Soprattutto nelle zone più popolari l’incredulità rispetto alla situazione pandemica e la propensione a pensare al complotto hanno presa tra le persone. Al tempo stesso la maggioranza è cosciente della situazione e accoglie le misure con gli strumenti e le conoscenze di cui dispone. Un piccolo esempio è l’utilizzo della mascherina: se due mesi fa era visto con grande sospetto, ora è di comune utilizzo tra i più.

Un esempio a noi particolarmente vicino è quello di Ecatepec.
Con i suoi i suoi due milioni di abitanti Ecatepec è il secondo comune più colpito dello stato di Edomex. I contagi accertati hanno superato il migliaio. Nella comunità dove è situata la cappella di San José, che dal 2016 vede la presenza di padre Damiano Tina e di padre Deodato Mammana, sacerdote della diocesi di Catania associato al Pime, al momento vi è un solo caso accertato. Una “fortuna”, perché se si diffondesse in modo più esteso, in particolare nella zona di Cartolandia, sarebbe un disastro. Cartolandia è un lungo insediamento di abitazioni di fortuna erette ai lati della ferrovia. Sono abitate per lo più da famiglie indigene che hanno lasciato i villaggi di provenienza per cercare lavoro in città. La maggior parte di loro vive di lavori informali e molti vendono le loro merci nei mercati rionali, i tianguis. Non hanno cambiato la loro vita di molto, ogni giorno escono di casa per cercare di sbarcare il lunario. In questo momento la pandemia li sta colpendo soprattutto dal punto di vista economico, a causa della diminuzione delle vendite e del fatto che da un paio di settimane sono stati chiusi anche i mercati. Escono ugualmente e si posizionano nelle piazze o agli incroci delle strade di maggior flusso.

Come varie parrocchie, anche la nostra cappella – oltre alla vicinanza e all’accompagnamento spirituale delle persone che non è venuto meno e che ha saputo reinventarsi, grazie ai telefoni e a vari strumenti online – ha organizzato alcune distribuzioni di generi di prima necessità. Questa contingenza ha tuttavia portato alla luce la fragilità e la mancanza di una vera e propria rete caritativa di aiuti. Ciò che funziona è la rete solidale nelle famiglie e tra gruppi di famiglie che era già presente e che non ha smesso in questi mesi. Una solidarietà fatta di relazioni e di amicizie che da queste parti è qualcosa di forte e tangibile.

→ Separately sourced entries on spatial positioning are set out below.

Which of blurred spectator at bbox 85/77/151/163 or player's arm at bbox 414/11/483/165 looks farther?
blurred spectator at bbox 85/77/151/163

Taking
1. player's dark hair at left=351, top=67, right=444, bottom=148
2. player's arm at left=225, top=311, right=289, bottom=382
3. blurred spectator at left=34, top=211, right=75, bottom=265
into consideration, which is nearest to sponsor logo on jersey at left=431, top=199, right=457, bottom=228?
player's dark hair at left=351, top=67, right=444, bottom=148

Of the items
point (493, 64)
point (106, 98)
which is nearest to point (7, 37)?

Come detto in precedenza, le persone in queste zone di periferia sono abituate a non aspettarsi molto dalle autorità. Sono abituate a rimboccarsi le maniche e a cercare di andare avanti giorno per giorno. Le posizioni di incredulità rispetto all’epidemia o le teorie complottiste non sono altro che i segni di una lacerata fiducia verso le autorità o i mezzi di comunicazione ufficiali. È difficile sentirli protestare o far alzare la propria voce. La maggior parte di loro vive da ben prima della pandemia con la cinghia tirata, sempre in equilibrio tra l’arrivare a fine del mese e l’indigenza.

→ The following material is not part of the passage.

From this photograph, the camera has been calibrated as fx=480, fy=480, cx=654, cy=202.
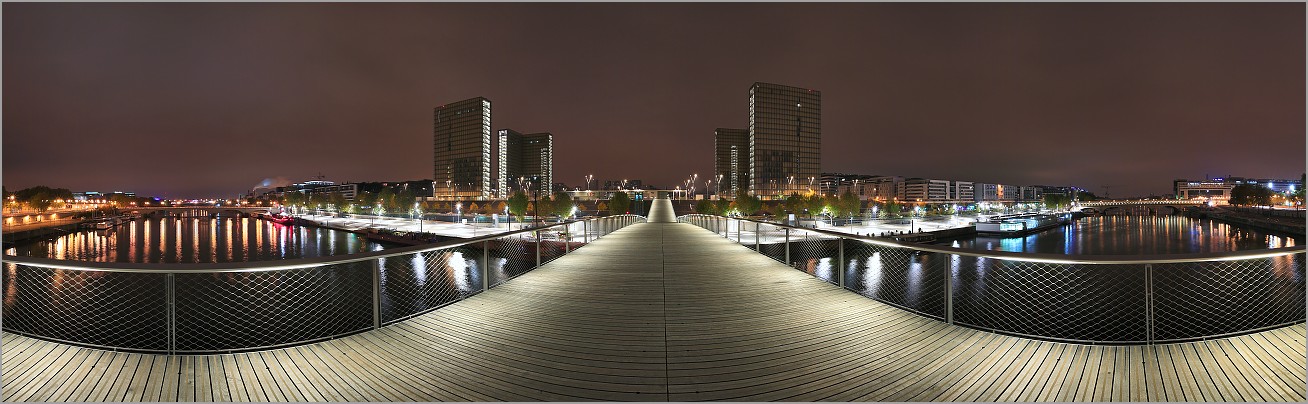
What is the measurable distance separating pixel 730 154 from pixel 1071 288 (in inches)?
5467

La previsione più realistica che si può fare è che la povertà generale aumenterà sensibilmente. L’aumento del numero di persone che bussano alla porta delle chiese o dei monasteri in cerca di aiuto, è un indicatore tangibile.

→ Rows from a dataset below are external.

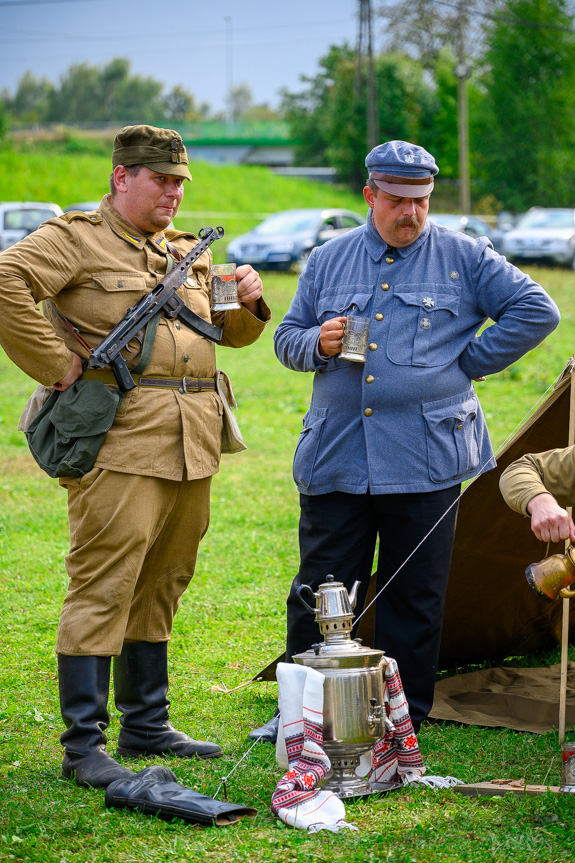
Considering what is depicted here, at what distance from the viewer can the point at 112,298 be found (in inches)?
143

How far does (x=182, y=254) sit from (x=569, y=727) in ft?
7.71

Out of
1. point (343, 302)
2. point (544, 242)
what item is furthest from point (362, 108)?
point (343, 302)

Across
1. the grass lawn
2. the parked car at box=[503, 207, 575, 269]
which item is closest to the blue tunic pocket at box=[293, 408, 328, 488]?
the grass lawn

Si respira una grande incertezza. Molti ritengono che sia bene aspettare la fine della tempesta per fare il conto dei danni. Altri però, guardando alle nuvole che proprio in questi giorni preannunciano l’arrivo della stagione delle piogge, intuiscono che questo tempo non sarà breve e che è più saggio, oltre ad affrontare il presente giorno per giorno, fare della situazione occasione, perché molto di ciò che ci sta colpendo non è colpa del virus, ma di scelte e sistemi che erano “contagiati” già da molto tempo.